Heart Monitor Screening for Atrial Fibrillation

Study Questions:

Does a strategy of twice-weekly ambulatory electrocardiogram (iECG) monitoring result in greater diagnostic yield of atrial fibrillation (AF) in patients ≥65 years of age with a CHA2DS2-VASc score ≥2?

Methods:

Patients were randomized to an AliveCor Kardia monitor attached to a WiFi-enabled iPod to obtain ECGs (iECGs) or routine care. iECG participants acquired iECGs twice weekly over 12 months. Time to diagnosis of AF was the primary outcome measure. The overall cost of the devices, ECG interpretation, and patient management were captured and used to generate the cost per AF diagnosis in iECG patients.

Results:

There were 1,001 patients (500 iECG, 501 routine care).

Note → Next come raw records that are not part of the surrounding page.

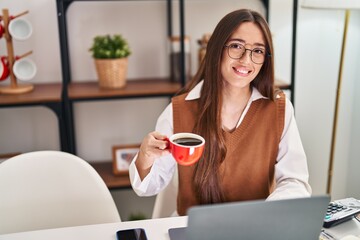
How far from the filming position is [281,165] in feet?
5.31

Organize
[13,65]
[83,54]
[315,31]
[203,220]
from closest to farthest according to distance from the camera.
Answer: [203,220]
[13,65]
[83,54]
[315,31]

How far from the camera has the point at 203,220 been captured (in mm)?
926

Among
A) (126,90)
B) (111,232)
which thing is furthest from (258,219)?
(126,90)

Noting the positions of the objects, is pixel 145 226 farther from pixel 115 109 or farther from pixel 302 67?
pixel 302 67

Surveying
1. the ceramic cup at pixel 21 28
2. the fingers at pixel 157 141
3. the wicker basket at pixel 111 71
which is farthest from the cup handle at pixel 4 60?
the fingers at pixel 157 141

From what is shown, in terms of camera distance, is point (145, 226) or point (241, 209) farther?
point (145, 226)

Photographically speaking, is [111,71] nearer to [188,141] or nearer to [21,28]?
[21,28]

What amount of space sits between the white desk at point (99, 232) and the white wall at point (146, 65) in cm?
118

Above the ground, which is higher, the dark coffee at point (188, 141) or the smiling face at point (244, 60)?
the smiling face at point (244, 60)

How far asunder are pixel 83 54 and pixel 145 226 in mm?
1285

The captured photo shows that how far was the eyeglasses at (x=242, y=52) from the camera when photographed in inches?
59.6

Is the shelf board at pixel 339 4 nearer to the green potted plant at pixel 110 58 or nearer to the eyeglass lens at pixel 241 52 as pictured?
the eyeglass lens at pixel 241 52

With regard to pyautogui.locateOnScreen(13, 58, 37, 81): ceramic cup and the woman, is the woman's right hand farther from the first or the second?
pyautogui.locateOnScreen(13, 58, 37, 81): ceramic cup

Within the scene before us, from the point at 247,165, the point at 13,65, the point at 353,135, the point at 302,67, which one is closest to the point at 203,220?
the point at 247,165
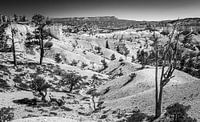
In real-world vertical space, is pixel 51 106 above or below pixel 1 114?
below

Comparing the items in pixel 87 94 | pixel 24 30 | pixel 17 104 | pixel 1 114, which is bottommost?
pixel 87 94

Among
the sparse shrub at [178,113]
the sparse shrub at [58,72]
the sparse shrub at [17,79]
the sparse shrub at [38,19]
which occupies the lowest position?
the sparse shrub at [58,72]

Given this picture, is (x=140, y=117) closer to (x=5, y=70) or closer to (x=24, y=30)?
(x=5, y=70)

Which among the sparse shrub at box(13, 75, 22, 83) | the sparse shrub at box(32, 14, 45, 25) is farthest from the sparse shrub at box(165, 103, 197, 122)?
the sparse shrub at box(32, 14, 45, 25)

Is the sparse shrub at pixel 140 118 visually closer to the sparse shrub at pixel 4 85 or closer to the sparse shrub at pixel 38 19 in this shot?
the sparse shrub at pixel 4 85

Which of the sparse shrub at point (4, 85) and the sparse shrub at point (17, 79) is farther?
the sparse shrub at point (17, 79)

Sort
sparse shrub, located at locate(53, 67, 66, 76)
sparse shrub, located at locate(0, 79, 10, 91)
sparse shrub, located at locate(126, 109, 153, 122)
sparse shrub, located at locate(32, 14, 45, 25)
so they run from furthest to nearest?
sparse shrub, located at locate(53, 67, 66, 76) → sparse shrub, located at locate(32, 14, 45, 25) → sparse shrub, located at locate(0, 79, 10, 91) → sparse shrub, located at locate(126, 109, 153, 122)

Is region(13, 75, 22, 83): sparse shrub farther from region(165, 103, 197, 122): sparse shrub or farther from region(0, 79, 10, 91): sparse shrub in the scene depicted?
region(165, 103, 197, 122): sparse shrub

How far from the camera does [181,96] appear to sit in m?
24.3

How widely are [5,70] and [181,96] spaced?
36.3 meters

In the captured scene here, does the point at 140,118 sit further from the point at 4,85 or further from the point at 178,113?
the point at 4,85

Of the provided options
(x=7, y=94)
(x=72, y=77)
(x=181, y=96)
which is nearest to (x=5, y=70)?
(x=7, y=94)

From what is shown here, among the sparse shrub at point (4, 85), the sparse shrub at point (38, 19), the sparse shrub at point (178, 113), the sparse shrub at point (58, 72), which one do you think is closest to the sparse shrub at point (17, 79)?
the sparse shrub at point (4, 85)

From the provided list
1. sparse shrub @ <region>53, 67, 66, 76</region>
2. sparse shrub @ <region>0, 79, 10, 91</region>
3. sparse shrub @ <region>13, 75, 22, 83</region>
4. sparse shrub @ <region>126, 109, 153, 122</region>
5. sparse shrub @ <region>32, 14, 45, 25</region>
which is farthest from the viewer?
sparse shrub @ <region>53, 67, 66, 76</region>
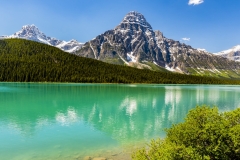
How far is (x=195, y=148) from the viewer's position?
10.3 metres

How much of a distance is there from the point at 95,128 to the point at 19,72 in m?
180

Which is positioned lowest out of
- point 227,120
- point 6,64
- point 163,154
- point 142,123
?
point 142,123

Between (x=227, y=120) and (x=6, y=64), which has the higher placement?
(x=6, y=64)

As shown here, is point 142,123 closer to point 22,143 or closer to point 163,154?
point 22,143

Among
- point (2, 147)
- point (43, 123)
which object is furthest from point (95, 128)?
point (2, 147)

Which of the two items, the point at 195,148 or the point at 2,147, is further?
the point at 2,147

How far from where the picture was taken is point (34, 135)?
77.7 ft

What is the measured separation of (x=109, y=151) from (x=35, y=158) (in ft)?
20.9

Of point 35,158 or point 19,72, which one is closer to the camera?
point 35,158

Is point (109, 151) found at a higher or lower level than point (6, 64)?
lower

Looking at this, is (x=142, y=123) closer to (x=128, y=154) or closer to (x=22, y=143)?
(x=128, y=154)

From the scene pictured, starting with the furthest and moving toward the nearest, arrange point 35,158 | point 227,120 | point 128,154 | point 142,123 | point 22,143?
1. point 142,123
2. point 22,143
3. point 128,154
4. point 35,158
5. point 227,120

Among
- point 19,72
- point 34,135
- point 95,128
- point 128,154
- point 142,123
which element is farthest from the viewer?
point 19,72

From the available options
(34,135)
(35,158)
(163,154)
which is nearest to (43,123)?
(34,135)
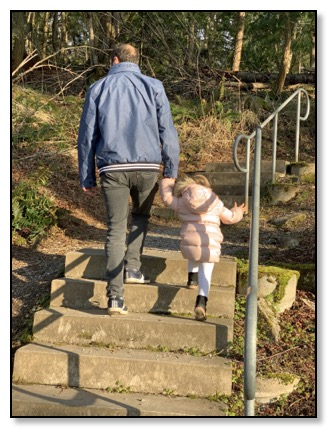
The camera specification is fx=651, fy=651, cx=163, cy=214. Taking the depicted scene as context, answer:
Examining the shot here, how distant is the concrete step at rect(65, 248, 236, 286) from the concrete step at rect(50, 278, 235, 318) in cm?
15

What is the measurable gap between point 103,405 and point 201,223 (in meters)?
1.48

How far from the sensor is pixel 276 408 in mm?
4352

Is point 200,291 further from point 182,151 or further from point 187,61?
point 187,61

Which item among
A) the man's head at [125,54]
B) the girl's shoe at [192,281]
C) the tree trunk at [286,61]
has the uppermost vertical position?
the tree trunk at [286,61]

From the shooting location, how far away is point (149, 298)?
5031 millimetres

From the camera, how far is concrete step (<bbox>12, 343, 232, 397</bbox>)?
435 centimetres

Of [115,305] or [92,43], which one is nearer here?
[115,305]

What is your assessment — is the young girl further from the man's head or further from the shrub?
the shrub

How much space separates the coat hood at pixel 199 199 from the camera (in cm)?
475

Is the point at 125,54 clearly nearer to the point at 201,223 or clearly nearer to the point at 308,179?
the point at 201,223

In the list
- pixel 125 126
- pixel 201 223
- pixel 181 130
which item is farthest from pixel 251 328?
pixel 181 130

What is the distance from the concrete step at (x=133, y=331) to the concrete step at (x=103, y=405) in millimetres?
448

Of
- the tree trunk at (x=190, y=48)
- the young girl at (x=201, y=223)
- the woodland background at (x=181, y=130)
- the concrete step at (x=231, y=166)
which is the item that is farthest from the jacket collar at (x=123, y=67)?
the tree trunk at (x=190, y=48)

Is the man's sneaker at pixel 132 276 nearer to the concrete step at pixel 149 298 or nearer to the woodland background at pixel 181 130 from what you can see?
the concrete step at pixel 149 298
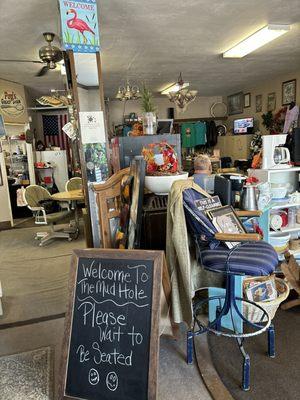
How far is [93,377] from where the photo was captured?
144 cm

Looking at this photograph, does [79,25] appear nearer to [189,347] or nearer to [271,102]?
[189,347]

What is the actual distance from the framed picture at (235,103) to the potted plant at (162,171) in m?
7.07

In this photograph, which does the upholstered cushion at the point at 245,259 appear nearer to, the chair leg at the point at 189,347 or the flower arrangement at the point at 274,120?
the chair leg at the point at 189,347

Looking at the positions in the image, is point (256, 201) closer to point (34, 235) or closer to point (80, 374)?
point (80, 374)

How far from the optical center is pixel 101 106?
7.80 ft

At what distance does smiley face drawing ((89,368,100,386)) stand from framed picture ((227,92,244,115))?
27.4 ft

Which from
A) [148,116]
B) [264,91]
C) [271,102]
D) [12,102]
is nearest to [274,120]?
[271,102]

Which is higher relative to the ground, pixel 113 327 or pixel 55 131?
pixel 55 131

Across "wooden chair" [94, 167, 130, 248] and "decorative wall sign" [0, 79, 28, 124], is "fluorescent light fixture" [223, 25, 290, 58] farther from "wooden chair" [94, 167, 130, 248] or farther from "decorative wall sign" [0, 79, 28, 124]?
"decorative wall sign" [0, 79, 28, 124]

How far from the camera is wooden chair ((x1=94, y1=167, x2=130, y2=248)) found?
81.9 inches

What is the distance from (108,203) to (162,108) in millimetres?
7642

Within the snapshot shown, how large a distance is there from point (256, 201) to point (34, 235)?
3.85m

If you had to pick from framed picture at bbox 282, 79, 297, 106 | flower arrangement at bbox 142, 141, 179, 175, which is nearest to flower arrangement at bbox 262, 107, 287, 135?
framed picture at bbox 282, 79, 297, 106

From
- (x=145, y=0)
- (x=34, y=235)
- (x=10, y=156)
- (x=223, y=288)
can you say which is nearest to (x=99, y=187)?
(x=223, y=288)
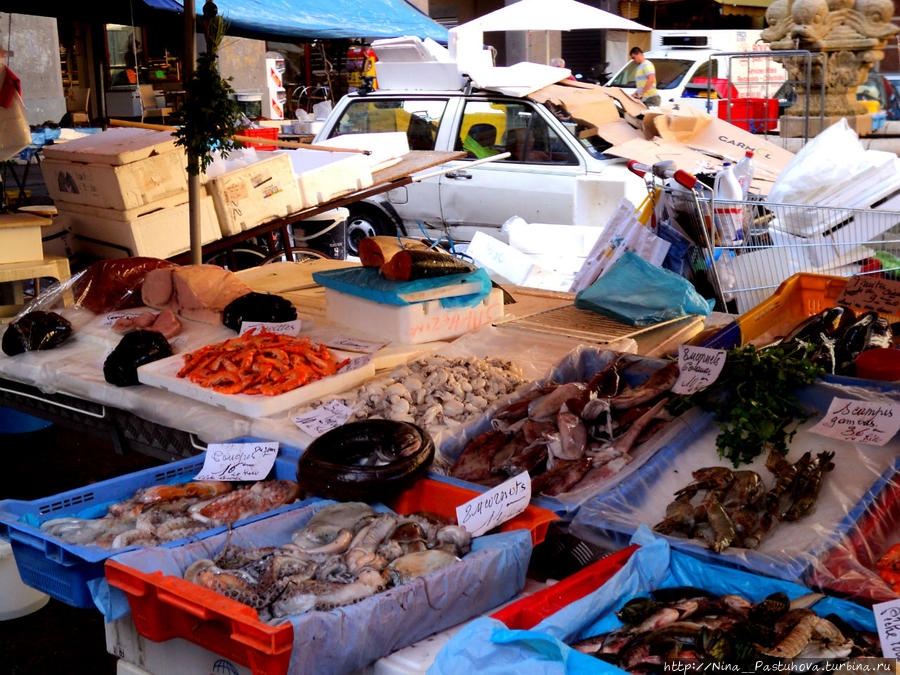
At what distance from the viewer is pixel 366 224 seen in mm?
10117

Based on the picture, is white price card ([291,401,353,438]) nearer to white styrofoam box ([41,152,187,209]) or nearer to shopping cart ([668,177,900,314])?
shopping cart ([668,177,900,314])

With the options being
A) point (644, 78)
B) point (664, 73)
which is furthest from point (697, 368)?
point (664, 73)

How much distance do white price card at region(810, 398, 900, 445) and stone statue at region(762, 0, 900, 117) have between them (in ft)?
38.9

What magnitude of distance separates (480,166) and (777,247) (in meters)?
4.82

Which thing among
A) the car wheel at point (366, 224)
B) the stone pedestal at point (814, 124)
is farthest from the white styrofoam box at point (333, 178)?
the stone pedestal at point (814, 124)

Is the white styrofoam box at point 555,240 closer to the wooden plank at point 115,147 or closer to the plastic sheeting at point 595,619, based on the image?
the wooden plank at point 115,147

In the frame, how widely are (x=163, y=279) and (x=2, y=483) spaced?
1.57 metres

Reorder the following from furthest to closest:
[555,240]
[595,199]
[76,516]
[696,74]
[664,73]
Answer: [664,73] < [696,74] < [595,199] < [555,240] < [76,516]

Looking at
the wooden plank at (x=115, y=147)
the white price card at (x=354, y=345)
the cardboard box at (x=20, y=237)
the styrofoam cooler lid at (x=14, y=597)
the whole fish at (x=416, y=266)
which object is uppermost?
the wooden plank at (x=115, y=147)

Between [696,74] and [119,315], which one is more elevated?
[696,74]

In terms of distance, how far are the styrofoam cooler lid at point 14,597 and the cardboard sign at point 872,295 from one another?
358 cm

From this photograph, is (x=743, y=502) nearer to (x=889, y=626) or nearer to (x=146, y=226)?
(x=889, y=626)

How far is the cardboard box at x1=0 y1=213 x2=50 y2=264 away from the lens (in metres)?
5.17

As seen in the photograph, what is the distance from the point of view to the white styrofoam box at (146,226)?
561cm
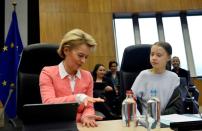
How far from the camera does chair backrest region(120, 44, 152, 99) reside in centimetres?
244

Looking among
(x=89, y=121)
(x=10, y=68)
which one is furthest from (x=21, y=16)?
(x=89, y=121)

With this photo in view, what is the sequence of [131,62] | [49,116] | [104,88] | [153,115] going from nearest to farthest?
[49,116], [153,115], [131,62], [104,88]

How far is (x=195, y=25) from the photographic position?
7.44 meters

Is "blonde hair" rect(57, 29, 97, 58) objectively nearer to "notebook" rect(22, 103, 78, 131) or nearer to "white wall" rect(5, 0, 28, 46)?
"notebook" rect(22, 103, 78, 131)

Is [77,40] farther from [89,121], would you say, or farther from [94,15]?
[94,15]

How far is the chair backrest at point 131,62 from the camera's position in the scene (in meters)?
2.44

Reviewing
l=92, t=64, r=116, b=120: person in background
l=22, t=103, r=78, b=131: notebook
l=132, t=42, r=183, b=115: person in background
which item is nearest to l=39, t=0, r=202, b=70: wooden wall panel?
l=92, t=64, r=116, b=120: person in background

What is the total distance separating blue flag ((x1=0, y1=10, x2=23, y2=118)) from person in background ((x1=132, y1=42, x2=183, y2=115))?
7.15ft

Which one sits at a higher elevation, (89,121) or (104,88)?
(104,88)

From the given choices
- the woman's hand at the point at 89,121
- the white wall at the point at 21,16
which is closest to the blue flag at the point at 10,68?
the white wall at the point at 21,16

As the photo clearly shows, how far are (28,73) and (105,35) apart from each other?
4.91 metres

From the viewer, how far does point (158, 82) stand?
2291mm

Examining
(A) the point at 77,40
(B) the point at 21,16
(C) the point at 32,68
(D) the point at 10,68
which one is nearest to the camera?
(A) the point at 77,40

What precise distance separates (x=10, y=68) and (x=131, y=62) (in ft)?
7.61
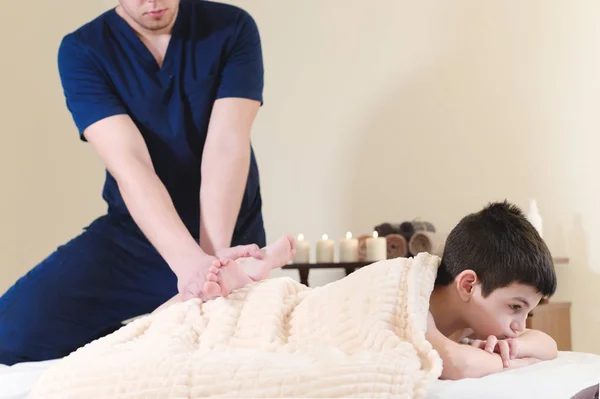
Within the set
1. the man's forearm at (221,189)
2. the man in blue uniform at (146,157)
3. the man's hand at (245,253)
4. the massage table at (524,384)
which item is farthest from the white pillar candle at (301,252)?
the massage table at (524,384)

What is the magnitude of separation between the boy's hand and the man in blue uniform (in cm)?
63

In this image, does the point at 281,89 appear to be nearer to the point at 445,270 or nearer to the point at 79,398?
the point at 445,270

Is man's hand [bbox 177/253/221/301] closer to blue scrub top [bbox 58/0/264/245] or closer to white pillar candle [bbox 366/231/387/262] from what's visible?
blue scrub top [bbox 58/0/264/245]

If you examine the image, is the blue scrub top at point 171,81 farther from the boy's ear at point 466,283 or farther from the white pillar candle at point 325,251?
the white pillar candle at point 325,251

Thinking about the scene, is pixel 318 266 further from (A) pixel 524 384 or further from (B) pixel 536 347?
(A) pixel 524 384

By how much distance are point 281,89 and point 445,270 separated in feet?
6.03

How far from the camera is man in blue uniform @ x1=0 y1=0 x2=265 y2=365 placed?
5.35 ft

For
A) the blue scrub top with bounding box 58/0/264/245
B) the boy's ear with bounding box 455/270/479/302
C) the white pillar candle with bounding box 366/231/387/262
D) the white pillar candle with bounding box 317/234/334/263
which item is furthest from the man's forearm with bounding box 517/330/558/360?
the white pillar candle with bounding box 317/234/334/263

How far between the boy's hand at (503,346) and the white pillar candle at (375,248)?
1.31 meters

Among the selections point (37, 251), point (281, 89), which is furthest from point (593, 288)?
point (37, 251)

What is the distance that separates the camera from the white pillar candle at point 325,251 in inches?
106

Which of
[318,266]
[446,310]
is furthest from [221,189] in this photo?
[318,266]

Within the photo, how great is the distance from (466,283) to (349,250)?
1309mm

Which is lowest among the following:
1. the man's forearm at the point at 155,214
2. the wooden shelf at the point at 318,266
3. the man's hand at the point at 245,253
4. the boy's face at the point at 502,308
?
the wooden shelf at the point at 318,266
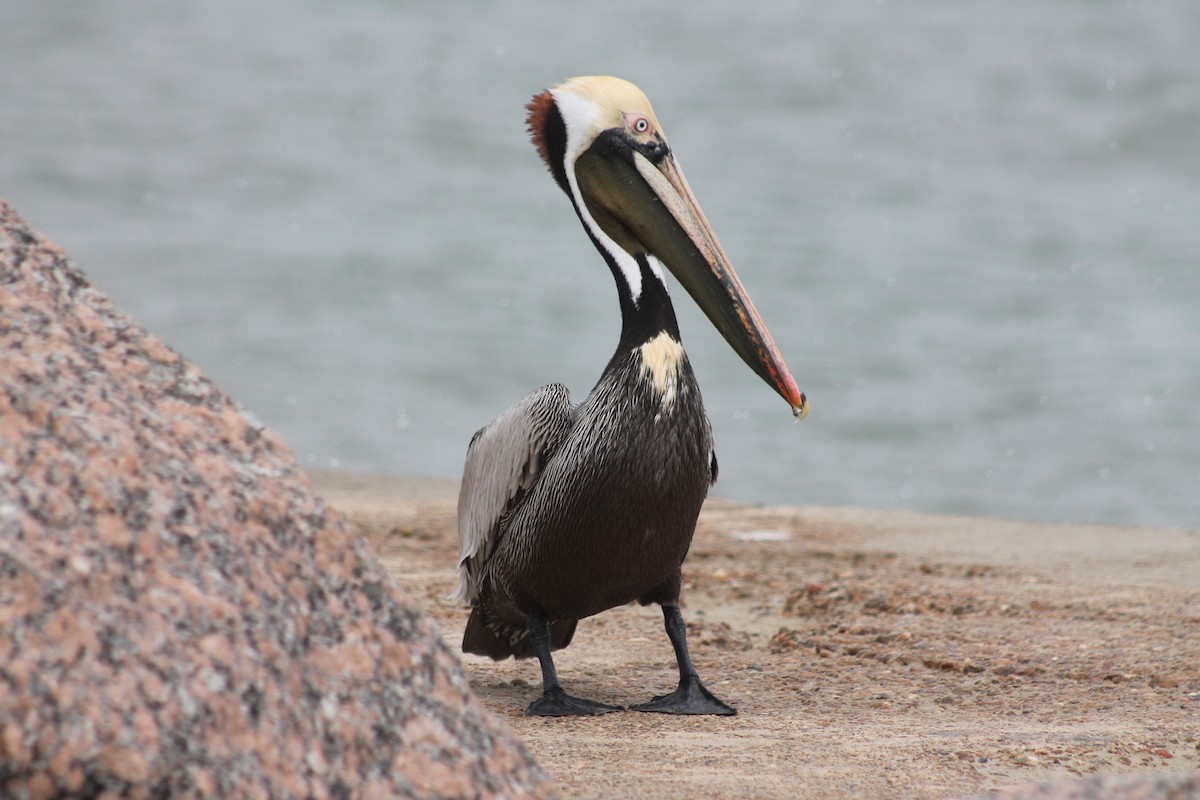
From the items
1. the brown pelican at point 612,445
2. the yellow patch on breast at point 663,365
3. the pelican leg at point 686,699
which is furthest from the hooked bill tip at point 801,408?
the pelican leg at point 686,699

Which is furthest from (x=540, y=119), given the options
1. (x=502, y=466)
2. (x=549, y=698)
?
(x=549, y=698)

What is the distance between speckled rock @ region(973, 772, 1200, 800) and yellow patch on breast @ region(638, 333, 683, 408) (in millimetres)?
2016

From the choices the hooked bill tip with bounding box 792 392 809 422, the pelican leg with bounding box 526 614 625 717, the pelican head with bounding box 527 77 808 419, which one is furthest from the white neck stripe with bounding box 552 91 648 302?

They were on average 73 years of age; 534 were female. Mean CHA2DS2-VASc score was 3.0. Nineteen patients in the iECG group were diagnosed with AF versus 5 in the routine care arm (hazard ratio, 3.9; 95% confidence interval, 1.4–10.4; p = 0.007) at a cost of $10,780 (£8255) per AF diagnosis. There was a similar number of stroke/transient ischemic attack/systemic embolic events in both arms (6 vs. 10, iECG vs. routine care; hazard ratio, 0.61; 95% confidence interval, 0.22–1.69; p = 0.34).

Conclusions:

Screening with a twice-weekly single-lead iECG with remote interpretation in ambulatory patients ≥65 years of age at increased risk of stroke is significantly more likely to identify incident AF than routine care over a 12-month period.

Perspective:

Up to one third of strokes of undetermined origin may be caused by previously undetected and untreated AF. Prior studies utilizing pacemakers and implantable cardioverter-defibrillators showed increased risk of stroke in patients with so-called atrial high rate episodes, most of which represent atrial fibrillation or atrial flutter. One study showed that atrial high rate episodes as short as 5 minutes in MOST or 6 minutes in ASSERT studies were associated with an increased risk of stroke, although there did not appear to be a temporal association between AF and embolic events. It is still unclear whether anticoagulation, triggered by the detection of asymptomatic AF, reduces the risk of stroke in this population. While the present study was underpowered for hard clinical endpoints, the incidence of embolic events did not differ significantly between patients randomized to iECG or routine care. There are two randomized trials underway, which in a few years will hopefully provide some guidance: ARTESiA (Apixaban for the Reduction of Thrombo-Embolism in Patients With Device-Detected Sub-Clinical Atrial Fibrillation) and NOAH (Non-Vitamin K Antagonist Oral Anticoagulants in Patients With Atrial High Rate Episodes).